Mouradian et al. (1985) reported that, using trehalose as a protective agent, calcium uptake rates into sarcoplasmic reticulum (SR) remained constant for up to 100 days when these vesicles were lyophilized and stored under vacuum. In the present study, we used teleost intestinal BLMV to test the protective capabilities of two carbohydrates, mannitol and trehalose, when these vesicles were lyophilized and stored under vacuum. In addition, we tested the ability of trehalose to serve as a protective agent during lyophilization and vacuum storage of BBMV made from the same types of intestines. Other studies on SR membrane stabilization at low water activities have shown that mannitol may not be ideally suited to this preservation technique (Crowe et al. 1984b). Our data support these findings. The reduction in BLMV carrier-mediated D-glucose transport rates were mirrored rather closely by the reduction in equilibrium values, whereas there was only a small reduction in nonspecific binding. These results suggest that the reduction in transport rates in the nontrehalose-protected BLMV may be due to cracking, thus allowing dehydration-induced fusion upon rehydration (Womersley et al. 1986) and lateral phase transitions resulting in leakage through the bilayer and displacement of integral membrane proteins (Crowe et al. 1986, 1987), rather than actual damage to the transport carriers themselves. In contrast, the addition of trehalose to our BLMV and BBMV preserved the observed D-glucose carrier-transport processes. The superior protective ability of this carbohydrate has been suggested to be because the molecule, as a result of its size, is able to insert correctly between the phosphate headgroups of the bilayer (Womersley et al. 1986) and interact directly with them through hydrogen bonding (Crowe et al. 1984b), thus preventing lateral phase separations as water is removed.
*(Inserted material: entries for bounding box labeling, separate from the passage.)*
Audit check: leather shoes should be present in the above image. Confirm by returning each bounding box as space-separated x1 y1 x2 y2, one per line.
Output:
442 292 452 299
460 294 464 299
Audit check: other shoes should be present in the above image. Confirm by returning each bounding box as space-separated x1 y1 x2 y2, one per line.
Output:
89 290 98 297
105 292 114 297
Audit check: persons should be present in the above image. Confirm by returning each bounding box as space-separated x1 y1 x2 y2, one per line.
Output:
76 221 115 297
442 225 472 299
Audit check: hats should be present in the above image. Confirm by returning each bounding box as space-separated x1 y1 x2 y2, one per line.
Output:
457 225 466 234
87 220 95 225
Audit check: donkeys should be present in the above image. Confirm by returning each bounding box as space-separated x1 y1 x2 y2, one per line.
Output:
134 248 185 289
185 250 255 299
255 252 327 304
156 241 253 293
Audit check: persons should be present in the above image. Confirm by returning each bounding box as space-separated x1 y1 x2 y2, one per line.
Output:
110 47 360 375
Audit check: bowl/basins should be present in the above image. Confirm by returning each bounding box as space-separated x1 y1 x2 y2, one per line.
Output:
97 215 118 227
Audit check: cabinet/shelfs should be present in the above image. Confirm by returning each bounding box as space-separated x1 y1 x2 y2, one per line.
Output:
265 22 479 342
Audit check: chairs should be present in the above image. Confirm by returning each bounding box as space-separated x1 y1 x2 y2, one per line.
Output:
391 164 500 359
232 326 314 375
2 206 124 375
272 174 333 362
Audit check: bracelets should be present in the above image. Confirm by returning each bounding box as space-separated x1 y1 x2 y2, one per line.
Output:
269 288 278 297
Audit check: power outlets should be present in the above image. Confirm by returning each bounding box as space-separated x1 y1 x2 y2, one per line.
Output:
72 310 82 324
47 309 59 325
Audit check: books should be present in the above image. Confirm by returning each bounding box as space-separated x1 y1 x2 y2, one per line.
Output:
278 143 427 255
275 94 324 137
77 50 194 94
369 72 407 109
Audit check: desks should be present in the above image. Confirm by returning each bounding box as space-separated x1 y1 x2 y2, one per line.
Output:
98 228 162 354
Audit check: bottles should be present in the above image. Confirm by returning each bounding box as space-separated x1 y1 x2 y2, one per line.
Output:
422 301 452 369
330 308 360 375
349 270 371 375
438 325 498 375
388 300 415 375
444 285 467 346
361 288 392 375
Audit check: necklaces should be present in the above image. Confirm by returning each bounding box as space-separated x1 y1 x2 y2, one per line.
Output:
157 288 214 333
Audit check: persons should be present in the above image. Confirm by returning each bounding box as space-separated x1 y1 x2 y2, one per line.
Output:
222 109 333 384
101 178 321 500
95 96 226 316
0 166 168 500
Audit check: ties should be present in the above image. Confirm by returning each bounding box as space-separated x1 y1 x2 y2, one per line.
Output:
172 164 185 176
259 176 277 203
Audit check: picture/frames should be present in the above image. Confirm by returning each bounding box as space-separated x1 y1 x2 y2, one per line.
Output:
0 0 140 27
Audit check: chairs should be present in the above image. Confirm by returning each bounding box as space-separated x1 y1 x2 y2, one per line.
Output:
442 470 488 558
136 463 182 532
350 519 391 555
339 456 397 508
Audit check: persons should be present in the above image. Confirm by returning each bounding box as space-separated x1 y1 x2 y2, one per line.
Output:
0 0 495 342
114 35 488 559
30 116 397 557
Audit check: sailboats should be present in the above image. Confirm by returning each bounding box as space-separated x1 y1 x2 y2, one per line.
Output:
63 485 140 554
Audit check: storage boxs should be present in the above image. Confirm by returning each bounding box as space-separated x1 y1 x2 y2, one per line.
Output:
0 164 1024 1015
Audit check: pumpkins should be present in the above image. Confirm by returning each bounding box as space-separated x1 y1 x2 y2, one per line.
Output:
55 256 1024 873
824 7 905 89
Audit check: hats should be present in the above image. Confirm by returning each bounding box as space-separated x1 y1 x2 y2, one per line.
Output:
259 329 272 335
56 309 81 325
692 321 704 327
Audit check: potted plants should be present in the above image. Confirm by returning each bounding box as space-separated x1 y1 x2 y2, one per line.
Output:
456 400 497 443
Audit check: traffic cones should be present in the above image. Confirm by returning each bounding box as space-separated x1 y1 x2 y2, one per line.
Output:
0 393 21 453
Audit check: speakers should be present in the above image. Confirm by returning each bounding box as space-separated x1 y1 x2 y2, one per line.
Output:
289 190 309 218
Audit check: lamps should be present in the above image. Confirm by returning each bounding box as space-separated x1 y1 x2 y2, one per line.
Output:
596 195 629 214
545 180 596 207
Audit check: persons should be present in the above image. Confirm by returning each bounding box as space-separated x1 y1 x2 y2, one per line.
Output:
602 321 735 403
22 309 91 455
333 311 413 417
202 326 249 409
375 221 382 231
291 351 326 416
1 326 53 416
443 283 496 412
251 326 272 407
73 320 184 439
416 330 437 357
This study extends to membranes derived from an epithelium the finding that the use of trehalose as the storage protective agent permits the preservation of membrane-bound carrier-transport characteristics during lyophilization, storage and rehydration of membrane preparations. Comparisons of BBMV and BLMV of vertebrate intestinal epithelium with sarcoplasmic reticulum show that epithelial-derived vesicles are protected as well as dry SR preparations when excess trehalose is present.

This investigation was supported by National Science Foundation grant number PCM83-19973 and a grant from the Italian Ministry of Education.